** Required work **
Write out every entry exactly as given, but omit the pictures.

Stored data entries
........

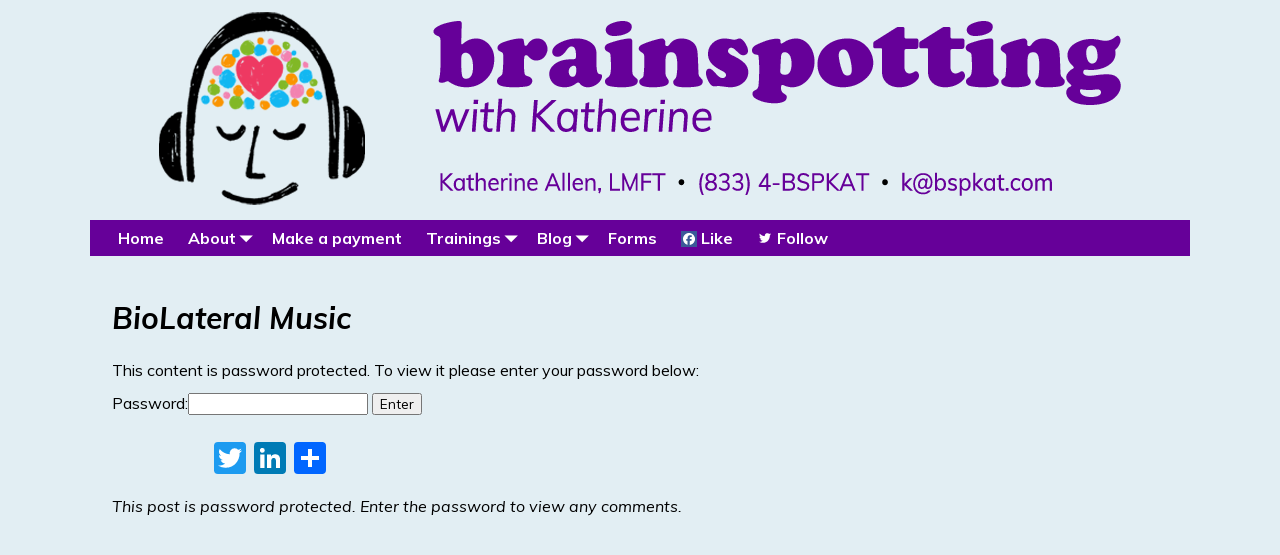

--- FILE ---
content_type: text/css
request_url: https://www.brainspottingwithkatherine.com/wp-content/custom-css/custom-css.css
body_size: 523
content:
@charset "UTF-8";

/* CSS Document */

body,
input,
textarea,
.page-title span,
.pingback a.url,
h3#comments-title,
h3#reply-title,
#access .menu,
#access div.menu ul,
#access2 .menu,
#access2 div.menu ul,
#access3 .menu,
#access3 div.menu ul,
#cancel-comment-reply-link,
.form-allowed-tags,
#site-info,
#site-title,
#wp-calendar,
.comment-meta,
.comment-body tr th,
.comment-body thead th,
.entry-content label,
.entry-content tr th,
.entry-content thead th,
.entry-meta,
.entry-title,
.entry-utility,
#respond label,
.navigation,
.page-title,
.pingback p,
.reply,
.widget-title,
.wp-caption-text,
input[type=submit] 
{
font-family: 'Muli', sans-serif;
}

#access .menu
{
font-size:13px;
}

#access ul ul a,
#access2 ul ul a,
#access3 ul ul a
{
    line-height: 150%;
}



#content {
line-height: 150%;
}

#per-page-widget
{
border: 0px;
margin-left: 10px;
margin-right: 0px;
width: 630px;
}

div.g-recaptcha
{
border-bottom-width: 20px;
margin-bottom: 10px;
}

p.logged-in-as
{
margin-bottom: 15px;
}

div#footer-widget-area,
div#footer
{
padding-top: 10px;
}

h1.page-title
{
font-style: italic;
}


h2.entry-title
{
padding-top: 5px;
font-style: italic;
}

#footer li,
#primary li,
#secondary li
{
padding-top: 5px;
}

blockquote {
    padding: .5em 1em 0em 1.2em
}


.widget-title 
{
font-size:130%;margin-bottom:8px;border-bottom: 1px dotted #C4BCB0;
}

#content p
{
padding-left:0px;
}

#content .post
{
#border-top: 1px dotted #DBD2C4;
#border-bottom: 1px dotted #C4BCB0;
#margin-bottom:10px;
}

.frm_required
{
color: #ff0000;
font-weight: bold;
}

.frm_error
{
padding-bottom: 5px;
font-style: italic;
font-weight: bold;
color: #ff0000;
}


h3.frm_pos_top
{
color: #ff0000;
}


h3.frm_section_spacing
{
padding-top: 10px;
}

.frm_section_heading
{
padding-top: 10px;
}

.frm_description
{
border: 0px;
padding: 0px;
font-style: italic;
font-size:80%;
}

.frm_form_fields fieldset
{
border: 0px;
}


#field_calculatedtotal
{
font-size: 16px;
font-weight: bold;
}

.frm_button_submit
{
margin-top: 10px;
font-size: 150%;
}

........

** Reply **
--- FILE ---
content_type: text/css
request_url: https://www.brainspottingwithkatherine.com/wp-content/custom-css/custom-css.css
body_size: 523
content:
@charset "UTF-8";

/* CSS Document */

body,
input,
textarea,
.page-title span,
.pingback a.url,
h3#comments-title,
h3#reply-title,
#access .menu,
#access div.menu ul,
#access2 .menu,
#access2 div.menu ul,
#access3 .menu,
#access3 div.menu ul,
#cancel-comment-reply-link,
.form-allowed-tags,
#site-info,
#site-title,
#wp-calendar,
.comment-meta,
.comment-body tr th,
.comment-body thead th,
.entry-content label,
.entry-content tr th,
.entry-content thead th,
.entry-meta,
.entry-title,
.entry-utility,
#respond label,
.navigation,
.page-title,
.pingback p,
.reply,
.widget-title,
.wp-caption-text,
input[type=submit] 
{
font-family: 'Muli', sans-serif;
}

#access .menu
{
font-size:13px;
}

#access ul ul a,
#access2 ul ul a,
#access3 ul ul a
{
    line-height: 150%;
}



#content {
line-height: 150%;
}

#per-page-widget
{
border: 0px;
margin-left: 10px;
margin-right: 0px;
width: 630px;
}

div.g-recaptcha
{
border-bottom-width: 20px;
margin-bottom: 10px;
}

p.logged-in-as
{
margin-bottom: 15px;
}

div#footer-widget-area,
div#footer
{
padding-top: 10px;
}

h1.page-title
{
font-style: italic;
}


h2.entry-title
{
padding-top: 5px;
font-style: italic;
}

#footer li,
#primary li,
#secondary li
{
padding-top: 5px;
}

blockquote {
    padding: .5em 1em 0em 1.2em
}


.widget-title 
{
font-size:130%;margin-bottom:8px;border-bottom: 1px dotted #C4BCB0;
}

#content p
{
padding-left:0px;
}

#content .post
{
#border-top: 1px dotted #DBD2C4;
#border-bottom: 1px dotted #C4BCB0;
#margin-bottom:10px;
}

.frm_required
{
color: #ff0000;
font-weight: bold;
}

.frm_error
{
padding-bottom: 5px;
font-style: italic;
font-weight: bold;
color: #ff0000;
}


h3.frm_pos_top
{
color: #ff0000;
}


h3.frm_section_spacing
{
padding-top: 10px;
}

.frm_section_heading
{
padding-top: 10px;
}

.frm_description
{
border: 0px;
padding: 0px;
font-style: italic;
font-size:80%;
}

.frm_form_fields fieldset
{
border: 0px;
}


#field_calculatedtotal
{
font-size: 16px;
font-weight: bold;
}

.frm_button_submit
{
margin-top: 10px;
font-size: 150%;
}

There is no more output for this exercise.